Freizeit in der Zwar-Gruppe: Keine Zeit mehr für den Arzttermin

Nach Lank und Büderich soll jetzt in Osterath eine Zwar-Gruppe gegründet werden.

Meerbusch. Zuerst dominierte bei Inge Brusis die Skepsis. „Was mögen das wohl für Leute sein?“, fragte die Rentnerin sich insgeheim. Als sie dann im Februar erstmals ein Treffen der Zwar-Gruppe in Lank besuchte, war sie erstaunt und überfordert zugleich. „Oh Gott, so viele Angebote, wie soll man denn da eine Auswahl treffen?“ Nachdem sie schnell gelernt hatte, auszusieben, sind ihre Fragen jetzt ganz anderer Natur: „Mein Terminkalender ist so voll mit Freizeitaktivitäten, wann soll jetzt ich überhaupt noch zum Arzt gehen?“, beschreibt die 67-Jährige amüsiert eine Zwickmühle der angenehmeren Art.

Im vergangenen Jahr haben sich in Büderich und Lank die ersten beiden Zwar-Netzwerke („Zwischen Arbeit und Ruhestand“) gegründet, in denen Menschen ab 50 Jahren ungezwungen gemeinsame Aktivitäten planen und durchführen können. Jetzt soll Osterath nachziehen. Am kommenden Mittwoch findet in der Realschule das erste Treffen statt (18 Uhr).
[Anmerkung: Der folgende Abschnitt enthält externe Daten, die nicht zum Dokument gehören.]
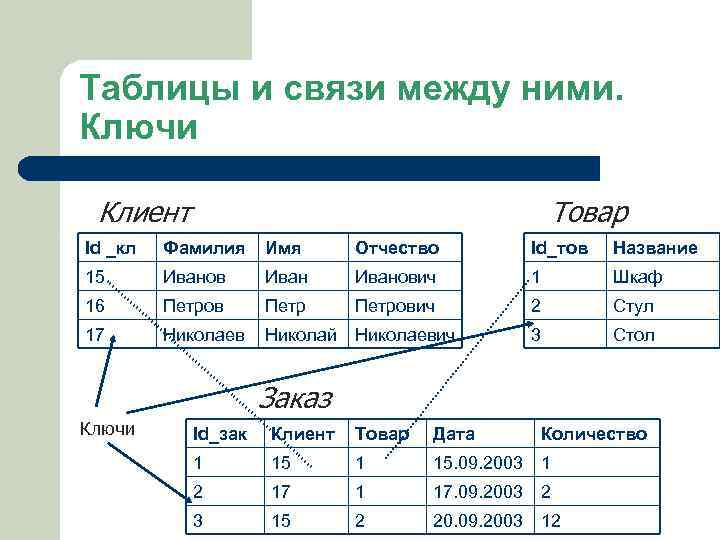 Таблицы и связи между ними. Ключи

Клиент

| Id _кл | Фамилия | Имя | Отчество |
|---|---|---|---|
| 15 | Иванов | Иван | Иванович |
| 16 | Петров | Петр | Петрович |
| 17 | Николаев | Николай | Николаевич |

Товар

| Id_тов | Название |
|---|---|
| 1 | Шкаф |
| 2 | Стул |
| 3 | Стол |

Заказ

Ключи

| Id_зак | Клиент | Товар | Дата | Количество |
|---|---|---|---|---|
| 1 | 15 | 1 | 15.09.2003 | 1 |
| 2 | 17 | 1 | 17.09.2003 | 2 |
| 3 | 15 | 2 | 20.09.2003 | 12 |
Inge Brusis kann nur das Allerbeste über ihre Zwar-Erfahrungen berichten. „Wir unternehmen nicht nur viel, es haben sich auch echte Freundschaften gebildet. Der soziale Kontakt steht im Vordergrund.“ Die „aktiven Unruheständler“, wie Koordinatorin Gabi Pricken (Awo) ihre Schützlinge gerne nennt, treffen sich alle 14 Tage, um neue Ideen einzubringen, Ausflüge zu planen oder auch schon mal Lösungen für persönliche Probleme zu diskutieren. Die Teilnehmerzahl liegt zwischen 20 und 30 Personen. Frauen dominieren, es kommen neben „Quoten-Singles“ aber auch Paare.
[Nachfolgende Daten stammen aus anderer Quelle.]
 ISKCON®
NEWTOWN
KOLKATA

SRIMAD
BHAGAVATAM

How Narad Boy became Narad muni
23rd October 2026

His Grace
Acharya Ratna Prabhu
„Wir bilden uns weiter, haben einen Literaturkreis gegründet, einen Französischkurs initiiert oder uns Referenten zu Themen wie Politik oder Gesundheit eingeladen“, nennt Inge Brusis Beispiele. Es wird aber auch gewandert, Rad gefahren, Karten gespielt oder einfach nur gemeinsam Kaffee getrunken.

„Wir versuchen immer, Kosten zu minimieren, so dass auch Mitglieder teilnehmen können, die über nicht so viel Rente verfügen“, betont Brusis. Rund ein Drittel der Netzwerker gehe jedoch ohnehin noch einer geregelten Arbeit nach.
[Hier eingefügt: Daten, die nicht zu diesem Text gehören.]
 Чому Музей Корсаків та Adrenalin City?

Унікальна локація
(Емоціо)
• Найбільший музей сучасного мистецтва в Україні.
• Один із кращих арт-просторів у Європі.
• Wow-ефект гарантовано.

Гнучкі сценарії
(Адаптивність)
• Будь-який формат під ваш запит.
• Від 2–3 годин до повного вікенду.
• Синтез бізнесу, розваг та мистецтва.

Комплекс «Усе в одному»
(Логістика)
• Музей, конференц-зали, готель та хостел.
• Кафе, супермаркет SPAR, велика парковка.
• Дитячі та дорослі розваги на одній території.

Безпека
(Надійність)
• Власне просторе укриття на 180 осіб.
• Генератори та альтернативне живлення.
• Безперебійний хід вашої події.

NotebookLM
Aus den Netzwerken in Büderich und Lank wird sich Gabi Pricken jetzt zunehmend zurückziehen, sie kann sich daher auf Osterath konzentrieren. „Die Gruppen haben sich weitgehend abgenabelt und funktionieren eigenständig. Meine Aufgabe in Osterath wird es nun sein, die Gesprächsatmosphäre zu strukturieren. Die Leute kennen sich ja zumeist nicht, da kann eine Moderatorin zu Beginn hilfreich sein.“

„Ohne die Teilnehmer hin und wieder mit der Glocke zur Räson zu rufen, funktioniert das manchmal wirklich nicht“, bestätigt Inge Brusis. „Jeder geht mit bestimmten Ideen in so ein Treffen rein und will diese dann auch loswerden. Die anfängliche Hemmschwelle ist dabei erstaunlich schnell abgebaut“, erzählt die ehemalige kaufmännische Angestellte aus eigener Erfahrung.